Would you reproduce, without any alteration, the lines from the opening line of the entries through the line that has "United States, site archbold_FL-03." in it?

Data extracts.
[Start of section]

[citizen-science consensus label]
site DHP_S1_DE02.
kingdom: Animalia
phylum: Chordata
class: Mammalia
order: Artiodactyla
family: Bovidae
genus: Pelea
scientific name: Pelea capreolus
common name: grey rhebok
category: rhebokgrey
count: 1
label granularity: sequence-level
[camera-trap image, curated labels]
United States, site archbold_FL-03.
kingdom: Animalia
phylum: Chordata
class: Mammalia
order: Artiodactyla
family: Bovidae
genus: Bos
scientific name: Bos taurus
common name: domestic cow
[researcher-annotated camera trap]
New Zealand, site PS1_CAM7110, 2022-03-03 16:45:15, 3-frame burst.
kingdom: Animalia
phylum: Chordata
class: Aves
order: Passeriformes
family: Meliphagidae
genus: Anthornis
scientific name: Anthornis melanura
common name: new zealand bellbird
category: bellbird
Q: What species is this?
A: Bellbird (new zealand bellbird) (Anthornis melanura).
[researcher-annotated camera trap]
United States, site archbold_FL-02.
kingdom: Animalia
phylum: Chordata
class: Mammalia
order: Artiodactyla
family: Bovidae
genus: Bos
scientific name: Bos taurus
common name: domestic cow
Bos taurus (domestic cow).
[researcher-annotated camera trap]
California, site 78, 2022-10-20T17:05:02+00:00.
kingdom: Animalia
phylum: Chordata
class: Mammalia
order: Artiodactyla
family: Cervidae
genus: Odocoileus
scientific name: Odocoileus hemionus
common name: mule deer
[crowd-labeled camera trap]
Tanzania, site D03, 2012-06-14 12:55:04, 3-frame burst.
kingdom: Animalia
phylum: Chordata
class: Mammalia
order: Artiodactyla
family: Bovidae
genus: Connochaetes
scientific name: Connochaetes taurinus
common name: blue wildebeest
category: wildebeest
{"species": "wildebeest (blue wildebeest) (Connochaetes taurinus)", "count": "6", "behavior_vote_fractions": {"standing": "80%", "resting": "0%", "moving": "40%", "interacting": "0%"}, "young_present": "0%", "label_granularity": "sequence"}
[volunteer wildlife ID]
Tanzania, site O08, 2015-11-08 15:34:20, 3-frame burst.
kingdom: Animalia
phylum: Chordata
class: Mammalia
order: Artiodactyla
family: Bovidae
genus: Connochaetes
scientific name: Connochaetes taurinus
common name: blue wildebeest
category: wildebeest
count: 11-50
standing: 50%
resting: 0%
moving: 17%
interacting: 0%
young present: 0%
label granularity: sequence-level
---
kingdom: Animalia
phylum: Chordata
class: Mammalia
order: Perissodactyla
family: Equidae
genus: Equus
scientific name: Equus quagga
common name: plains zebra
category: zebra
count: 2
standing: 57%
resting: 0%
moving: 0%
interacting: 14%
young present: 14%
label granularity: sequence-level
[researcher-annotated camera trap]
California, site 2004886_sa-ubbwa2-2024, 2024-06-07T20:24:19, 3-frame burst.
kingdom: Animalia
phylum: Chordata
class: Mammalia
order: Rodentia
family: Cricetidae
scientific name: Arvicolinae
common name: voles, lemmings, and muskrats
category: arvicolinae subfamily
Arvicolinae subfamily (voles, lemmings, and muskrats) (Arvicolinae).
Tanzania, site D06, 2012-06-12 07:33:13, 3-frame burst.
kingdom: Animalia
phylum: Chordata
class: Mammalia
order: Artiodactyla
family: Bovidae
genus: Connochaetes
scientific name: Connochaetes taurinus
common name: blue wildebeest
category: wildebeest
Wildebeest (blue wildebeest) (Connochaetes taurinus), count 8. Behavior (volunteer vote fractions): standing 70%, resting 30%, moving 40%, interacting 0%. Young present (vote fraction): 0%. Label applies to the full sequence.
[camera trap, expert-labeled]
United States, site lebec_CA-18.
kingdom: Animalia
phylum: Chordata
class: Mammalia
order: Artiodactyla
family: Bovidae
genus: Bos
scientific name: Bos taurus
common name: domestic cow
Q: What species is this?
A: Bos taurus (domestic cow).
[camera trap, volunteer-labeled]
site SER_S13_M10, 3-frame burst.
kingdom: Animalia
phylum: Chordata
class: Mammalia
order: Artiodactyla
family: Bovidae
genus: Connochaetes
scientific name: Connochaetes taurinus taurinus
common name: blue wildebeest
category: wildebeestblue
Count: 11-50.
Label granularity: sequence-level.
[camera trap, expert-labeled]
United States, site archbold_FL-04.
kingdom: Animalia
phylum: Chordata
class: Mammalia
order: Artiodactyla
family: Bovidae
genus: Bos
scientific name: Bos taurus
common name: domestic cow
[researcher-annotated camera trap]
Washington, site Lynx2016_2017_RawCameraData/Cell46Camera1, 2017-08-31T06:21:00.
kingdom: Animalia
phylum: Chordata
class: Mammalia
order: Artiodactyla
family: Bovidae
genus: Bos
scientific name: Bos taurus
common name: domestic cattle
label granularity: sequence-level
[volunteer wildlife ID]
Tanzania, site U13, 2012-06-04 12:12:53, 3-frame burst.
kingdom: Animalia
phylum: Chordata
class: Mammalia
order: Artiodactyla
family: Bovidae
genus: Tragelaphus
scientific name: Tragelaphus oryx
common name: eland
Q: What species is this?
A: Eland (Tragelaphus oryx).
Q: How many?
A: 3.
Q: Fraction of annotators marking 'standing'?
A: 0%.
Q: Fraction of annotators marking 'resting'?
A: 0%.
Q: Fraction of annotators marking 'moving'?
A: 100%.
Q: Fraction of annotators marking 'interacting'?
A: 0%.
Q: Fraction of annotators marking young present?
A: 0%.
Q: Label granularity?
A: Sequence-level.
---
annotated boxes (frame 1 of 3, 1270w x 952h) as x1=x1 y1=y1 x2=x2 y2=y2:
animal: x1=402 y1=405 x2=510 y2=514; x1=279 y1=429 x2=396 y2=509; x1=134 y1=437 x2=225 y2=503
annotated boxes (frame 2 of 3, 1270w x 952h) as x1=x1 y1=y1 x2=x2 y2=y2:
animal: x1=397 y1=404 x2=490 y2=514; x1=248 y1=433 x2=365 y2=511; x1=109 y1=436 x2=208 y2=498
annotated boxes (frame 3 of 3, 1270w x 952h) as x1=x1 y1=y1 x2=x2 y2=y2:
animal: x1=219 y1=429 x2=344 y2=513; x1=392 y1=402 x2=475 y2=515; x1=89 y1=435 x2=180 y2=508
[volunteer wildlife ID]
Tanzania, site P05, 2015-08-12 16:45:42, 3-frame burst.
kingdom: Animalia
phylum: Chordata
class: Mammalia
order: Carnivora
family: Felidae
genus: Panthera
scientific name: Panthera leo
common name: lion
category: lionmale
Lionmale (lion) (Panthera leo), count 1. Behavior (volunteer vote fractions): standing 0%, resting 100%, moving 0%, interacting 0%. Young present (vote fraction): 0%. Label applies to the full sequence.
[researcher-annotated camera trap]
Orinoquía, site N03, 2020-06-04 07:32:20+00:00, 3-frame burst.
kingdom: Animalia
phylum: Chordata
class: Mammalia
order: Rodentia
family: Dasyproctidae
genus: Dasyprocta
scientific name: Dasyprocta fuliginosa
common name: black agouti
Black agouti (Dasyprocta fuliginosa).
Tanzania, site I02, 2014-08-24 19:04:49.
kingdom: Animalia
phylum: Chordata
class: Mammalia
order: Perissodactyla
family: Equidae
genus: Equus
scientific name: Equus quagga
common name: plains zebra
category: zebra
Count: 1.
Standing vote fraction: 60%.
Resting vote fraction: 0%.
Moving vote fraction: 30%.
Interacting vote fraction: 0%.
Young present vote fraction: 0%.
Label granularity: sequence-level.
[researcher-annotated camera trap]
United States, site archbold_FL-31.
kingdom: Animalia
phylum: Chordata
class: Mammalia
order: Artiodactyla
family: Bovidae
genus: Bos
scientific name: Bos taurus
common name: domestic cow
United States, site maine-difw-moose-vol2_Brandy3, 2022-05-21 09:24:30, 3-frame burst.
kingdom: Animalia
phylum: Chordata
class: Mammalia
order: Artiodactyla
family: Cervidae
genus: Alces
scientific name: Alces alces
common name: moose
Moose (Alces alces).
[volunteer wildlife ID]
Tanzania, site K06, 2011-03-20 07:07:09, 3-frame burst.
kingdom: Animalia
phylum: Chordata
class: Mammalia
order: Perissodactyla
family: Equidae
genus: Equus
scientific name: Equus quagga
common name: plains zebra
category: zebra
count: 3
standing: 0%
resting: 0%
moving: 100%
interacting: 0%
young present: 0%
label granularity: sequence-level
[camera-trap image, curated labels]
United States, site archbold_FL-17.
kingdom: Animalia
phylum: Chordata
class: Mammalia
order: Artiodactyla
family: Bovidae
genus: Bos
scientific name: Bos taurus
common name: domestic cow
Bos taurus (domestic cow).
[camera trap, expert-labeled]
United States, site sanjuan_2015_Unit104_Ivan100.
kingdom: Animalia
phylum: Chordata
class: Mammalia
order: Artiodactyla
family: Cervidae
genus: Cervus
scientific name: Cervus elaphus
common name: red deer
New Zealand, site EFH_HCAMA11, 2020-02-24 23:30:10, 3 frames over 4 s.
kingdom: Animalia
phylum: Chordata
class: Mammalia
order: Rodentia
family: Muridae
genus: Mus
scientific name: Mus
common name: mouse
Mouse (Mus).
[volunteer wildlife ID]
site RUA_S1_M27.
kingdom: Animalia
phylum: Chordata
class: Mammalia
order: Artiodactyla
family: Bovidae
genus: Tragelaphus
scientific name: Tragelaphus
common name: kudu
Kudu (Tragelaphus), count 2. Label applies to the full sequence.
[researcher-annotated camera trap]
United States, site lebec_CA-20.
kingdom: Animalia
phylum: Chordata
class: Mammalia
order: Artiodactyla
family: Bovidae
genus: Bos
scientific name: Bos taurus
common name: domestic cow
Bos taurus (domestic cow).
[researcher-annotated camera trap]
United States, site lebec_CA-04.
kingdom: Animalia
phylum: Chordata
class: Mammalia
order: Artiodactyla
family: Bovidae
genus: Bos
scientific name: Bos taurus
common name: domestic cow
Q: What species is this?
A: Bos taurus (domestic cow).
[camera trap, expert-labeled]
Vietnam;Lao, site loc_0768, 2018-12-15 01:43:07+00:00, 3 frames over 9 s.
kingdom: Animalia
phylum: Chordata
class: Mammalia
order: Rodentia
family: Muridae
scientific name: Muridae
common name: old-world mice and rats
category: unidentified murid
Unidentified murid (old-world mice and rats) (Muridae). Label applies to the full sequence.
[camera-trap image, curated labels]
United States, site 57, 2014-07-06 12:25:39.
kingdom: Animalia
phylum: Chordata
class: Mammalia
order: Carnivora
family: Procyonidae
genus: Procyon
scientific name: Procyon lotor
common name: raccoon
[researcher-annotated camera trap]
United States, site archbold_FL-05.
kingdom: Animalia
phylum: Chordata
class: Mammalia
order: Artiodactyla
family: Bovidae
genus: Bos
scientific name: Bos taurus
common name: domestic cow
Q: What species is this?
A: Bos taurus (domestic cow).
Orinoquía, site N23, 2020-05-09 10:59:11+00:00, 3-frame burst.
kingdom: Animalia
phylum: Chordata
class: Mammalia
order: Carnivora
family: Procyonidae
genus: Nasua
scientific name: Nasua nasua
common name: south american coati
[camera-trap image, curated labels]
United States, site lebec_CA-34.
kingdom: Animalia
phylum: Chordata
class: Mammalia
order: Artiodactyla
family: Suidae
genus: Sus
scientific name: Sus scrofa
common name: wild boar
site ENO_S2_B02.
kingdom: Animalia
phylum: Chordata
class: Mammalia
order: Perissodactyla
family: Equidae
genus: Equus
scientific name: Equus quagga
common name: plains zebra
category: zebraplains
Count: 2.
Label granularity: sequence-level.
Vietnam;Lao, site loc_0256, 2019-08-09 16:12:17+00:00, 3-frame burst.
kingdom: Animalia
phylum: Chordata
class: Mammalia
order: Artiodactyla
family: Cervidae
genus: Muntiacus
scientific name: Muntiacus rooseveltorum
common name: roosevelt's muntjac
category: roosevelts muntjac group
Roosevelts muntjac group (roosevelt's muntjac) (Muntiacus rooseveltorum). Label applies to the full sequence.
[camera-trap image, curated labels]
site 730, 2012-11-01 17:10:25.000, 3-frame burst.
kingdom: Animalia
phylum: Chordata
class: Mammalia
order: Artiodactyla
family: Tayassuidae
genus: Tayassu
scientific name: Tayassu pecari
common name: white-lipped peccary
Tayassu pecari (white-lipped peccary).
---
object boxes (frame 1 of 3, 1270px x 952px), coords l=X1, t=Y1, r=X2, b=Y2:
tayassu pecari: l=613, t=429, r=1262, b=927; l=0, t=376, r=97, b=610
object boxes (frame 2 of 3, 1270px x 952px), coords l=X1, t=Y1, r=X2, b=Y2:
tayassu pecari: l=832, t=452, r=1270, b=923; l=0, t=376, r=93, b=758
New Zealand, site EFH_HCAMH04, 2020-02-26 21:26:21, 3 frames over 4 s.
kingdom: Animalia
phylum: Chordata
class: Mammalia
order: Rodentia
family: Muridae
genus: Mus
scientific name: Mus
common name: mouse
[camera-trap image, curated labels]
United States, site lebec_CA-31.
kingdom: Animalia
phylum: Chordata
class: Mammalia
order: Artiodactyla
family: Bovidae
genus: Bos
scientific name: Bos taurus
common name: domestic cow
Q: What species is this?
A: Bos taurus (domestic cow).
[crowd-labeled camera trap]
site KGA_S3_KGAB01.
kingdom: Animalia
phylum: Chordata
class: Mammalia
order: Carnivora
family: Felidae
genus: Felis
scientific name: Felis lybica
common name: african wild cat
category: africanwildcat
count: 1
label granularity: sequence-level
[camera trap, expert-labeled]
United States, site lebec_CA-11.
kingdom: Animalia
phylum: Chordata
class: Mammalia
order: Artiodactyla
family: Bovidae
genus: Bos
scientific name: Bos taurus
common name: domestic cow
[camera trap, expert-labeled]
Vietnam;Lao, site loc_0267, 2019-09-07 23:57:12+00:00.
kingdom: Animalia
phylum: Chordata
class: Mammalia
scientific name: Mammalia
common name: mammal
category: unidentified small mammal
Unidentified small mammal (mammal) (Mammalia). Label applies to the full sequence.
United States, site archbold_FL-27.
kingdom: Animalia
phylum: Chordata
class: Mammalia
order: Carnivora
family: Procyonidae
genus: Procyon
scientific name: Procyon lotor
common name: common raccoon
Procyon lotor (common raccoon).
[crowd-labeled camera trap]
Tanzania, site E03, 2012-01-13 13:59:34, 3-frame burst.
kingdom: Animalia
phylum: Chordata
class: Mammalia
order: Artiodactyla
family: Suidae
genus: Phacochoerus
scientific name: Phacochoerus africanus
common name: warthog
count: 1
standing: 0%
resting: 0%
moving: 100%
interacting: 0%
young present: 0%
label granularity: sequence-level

[End of section]

Response area.
[citizen-science consensus label]
site DHP_S1_DE02.
kingdom: Animalia
phylum: Chordata
class: Mammalia
order: Artiodactyla
family: Bovidae
genus: Pelea
scientific name: Pelea capreolus
common name: grey rhebok
category: rhebokgrey
count: 1
label granularity: sequence-level
[camera-trap image, curated labels]
United States, site archbold_FL-03.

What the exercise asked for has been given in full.